Do Ho Suh: Perfect Home 21st Century Museum, Kanazawa, Japan. Polyester fabric, metal armature, 420 x 7239 x 244 cm. Installation view
Artist Do Ho Suh has made a monumental emperor’s robe from thousands of soldiers’ dog tags and precariously perched a fully furnished house on the edge of a roof seven stories up. He has used his personal history of wearing uniforms—from schoolboy to soldier—as the basis for a self-portrait, and set an army of tiny figurines under a glass floor, inviting viewers to walk on the artwork without necessarily even realizing it.
Suh says: “Everything starts from an idea of personal space—what is the dimension of personal space, what makes a person a person, and when does a person become a group? What is interpersonal space—space between people?”

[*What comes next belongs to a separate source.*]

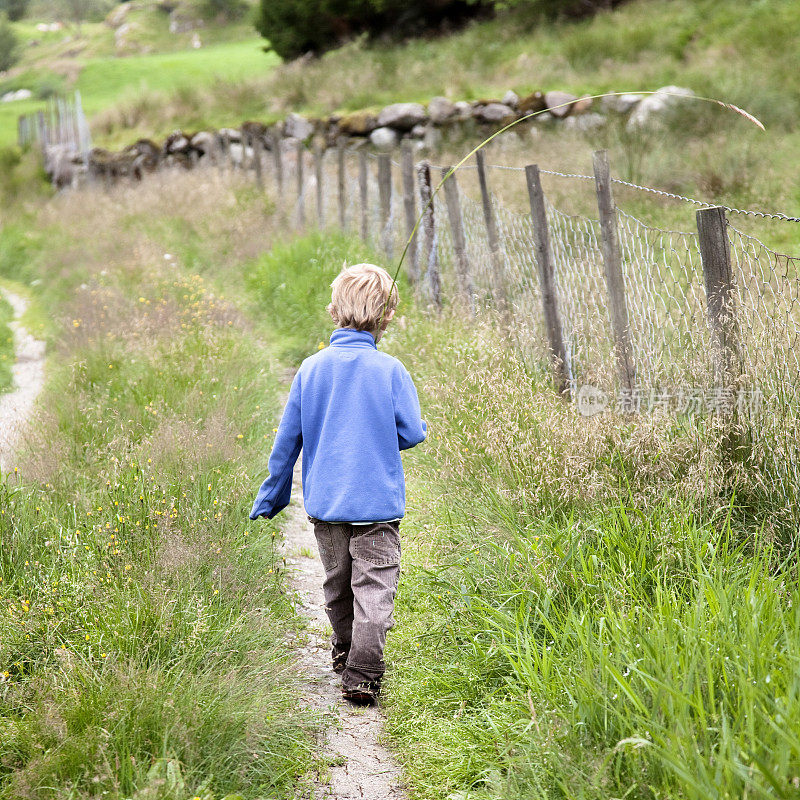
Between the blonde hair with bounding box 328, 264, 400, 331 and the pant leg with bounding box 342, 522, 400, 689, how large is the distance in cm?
84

Do Ho Suh asks questions in his work. I think the most interesting approach for us, the viewers, are to do the same, ask these questions – and others – to the work, and to ourselves. The point is not to find an answer, but the process of discovering new insights as we go along.
In my work, I can let other people see things differently …
Do Ho Suh: Perfect Home, 21st Century Museum, Kanazawa, Japan (detail)
Do Ho Suh: b. 1962 in Seoul, Korea. Educated in Korea and USA. Extensive exhibition activity, including the Venice biennial 2001, Sidney biennial 2002 and Istanbul bienniale 2003. Solo exhibitions among others at the Whitney Museum, N.Y. 2001, the Artsonje Center in Korea 2003 and Serpentine Gallery, London 2005. Represented in a number of public collections, including MOMA, S. Guggenheim and Walker Art Centre. Art project for the Public Art Fund in N.Y 1998-2000. Suh is represented by the Gallery Lehmann Laupin in New York.